2020 – Decentralized Apps (Dapps)

The value of the tokens on the six major blockchain platforms surpassed $2 billion. The movement to cut out the middleman continues, as open-source, transparent applications continue to emerge to enable gaming, DEXes, DeFi, and other acronymized uses. While many people refer to dapps as an emerging trend, the first dapp was actually the Bitcoin app more than a decade ago.

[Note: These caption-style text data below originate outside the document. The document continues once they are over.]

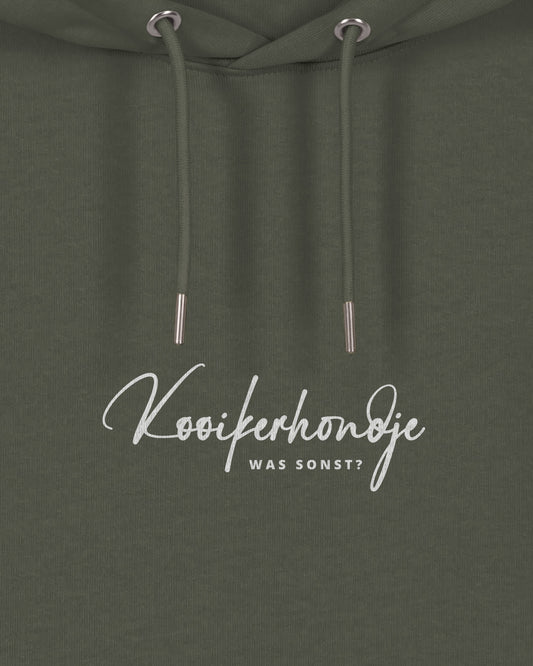 Detailaufnahme vom Motiv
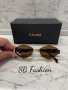 Celine очила с лого, снимка 3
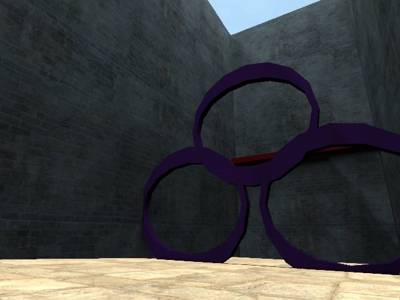 bhop_appatop thumb 36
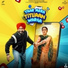 Gippy Grewal feat. Tanu Grewal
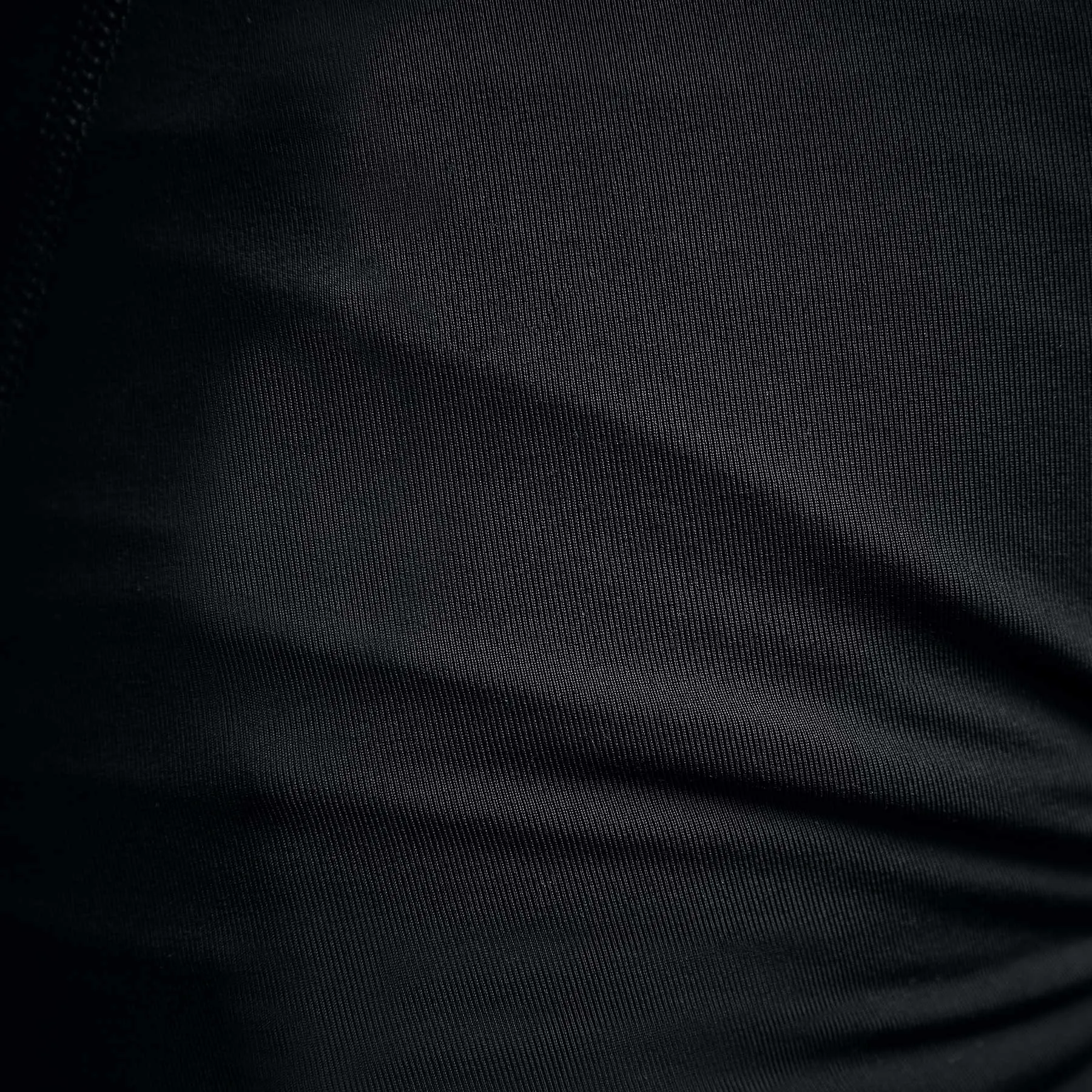 Sport Boxer Short - Black sold by James Perse product image thumbnail 5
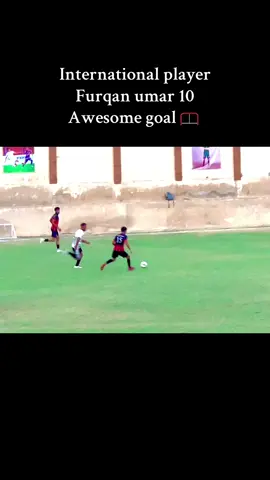#khybermuslimfootballstadium #foryou #fyp #fypage #karachiunited @Yasir baloch @Saadi Darvesh @Khyber Muslim Football club @Karachi United @FURQAN 10 @sirajdamdam 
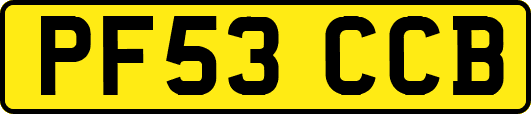 PF53CCB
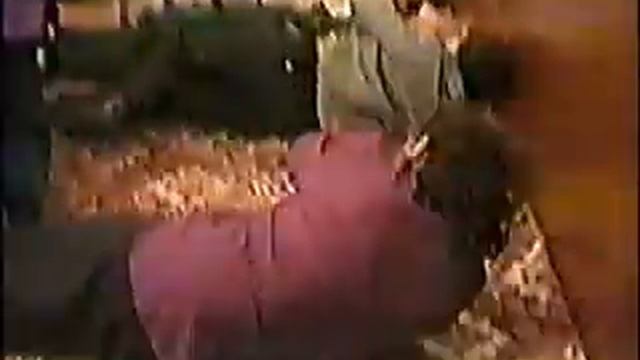 posledstvie2 смотреть онлайн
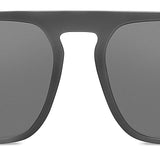 Abaco Men's Cooper Polarized Sunglasses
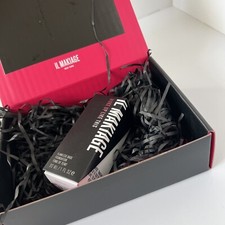 IL MAKIAGE Woke Up Like This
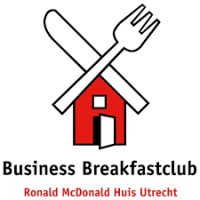 Ronald McDonald Business Breakfast Club Utrecht logo, Ronald McDonald Business Breakfast Club Utrecht contact details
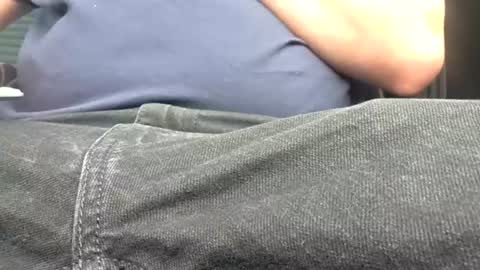 tokenslutboy online show from 07-01-26, 07:54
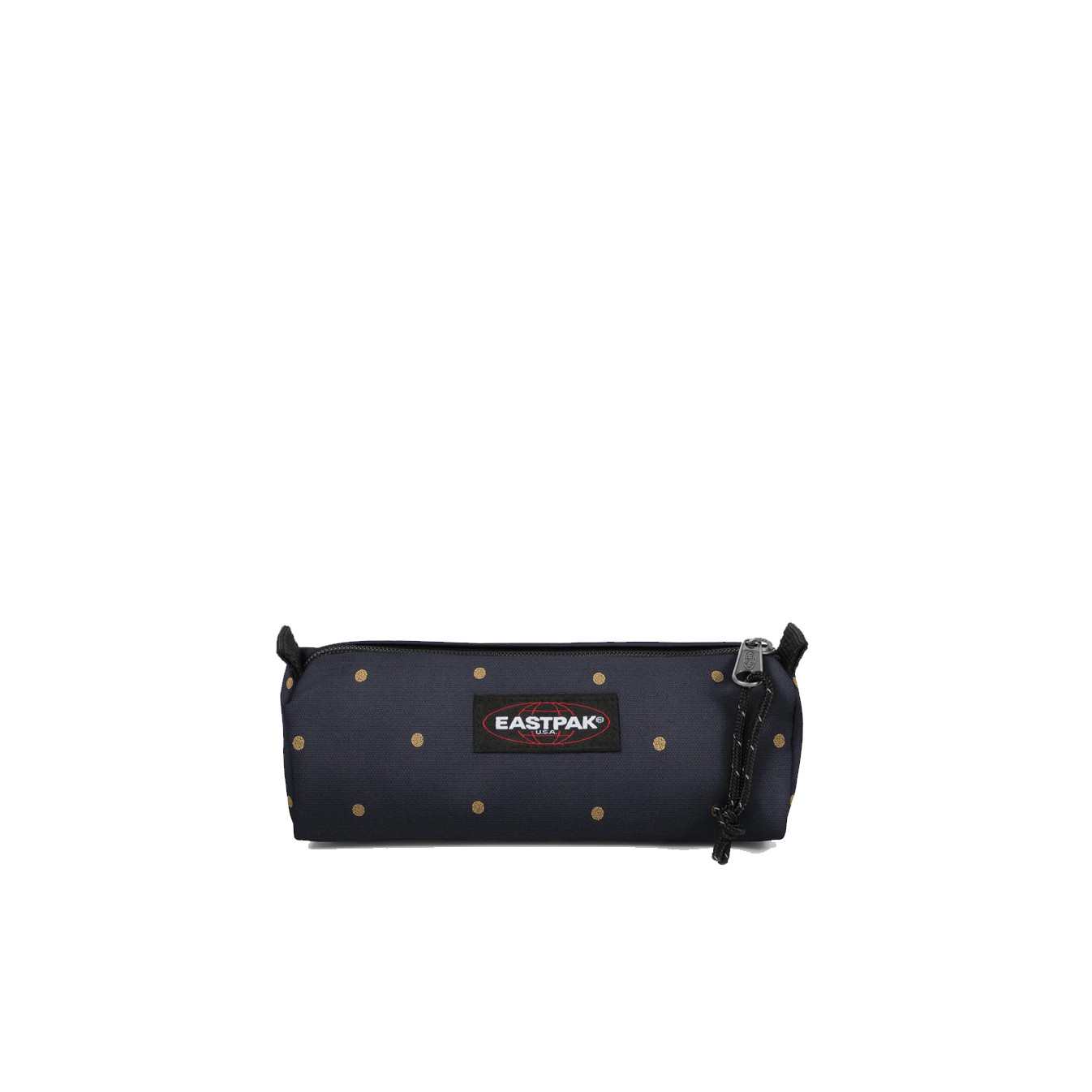 Eastpak Benchmark Pouch 6w4 Dots Marine Gold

2020 – First Concert in the Metaverse

In April 2020, Travis Scott and Marshmello performed in the video game, Fortnite to just under 30 million people.

2020 – Solana

Also in April, the Solana blockchain dapp was introduced. In contrast to Ethereum, this dapp’s cryptocurrency, called a SOL, is mined based on the alternate proof of stake (POS) algorithm. Further, issues related to block ownership were clarified and simplified in Solana, with a new consensus tool known as “proof of history” that inserts timestamps into its blockchain.

2020 – Alien Worlds

This wildly popular dapp was created with a multi-metaverse interplanetary scenario that had NFT characters interacting in a decentralized autonomous organization to mine tokens and perform other tasks. By 2021 Alien Worlds had more than 2.5 million users, but its significance goes beyond that – the game has been built around critical lessons for teaching people about the principles of cryptocurrency and crypto-mining.

To the Future

The evolution of various kinds of enabling technology and new features in the metaverse over the last few years has been incredible. But not as amazing as it will be beyond 2021.

In fact, in the future, there will be few if any aspects of society – including government, business, churches, entertainment, dating, politics, and even war – that will remain unchanged with the evolving Metaverse. It will have an especially profound effect on the way we educate ourselves and our children in the years ahead.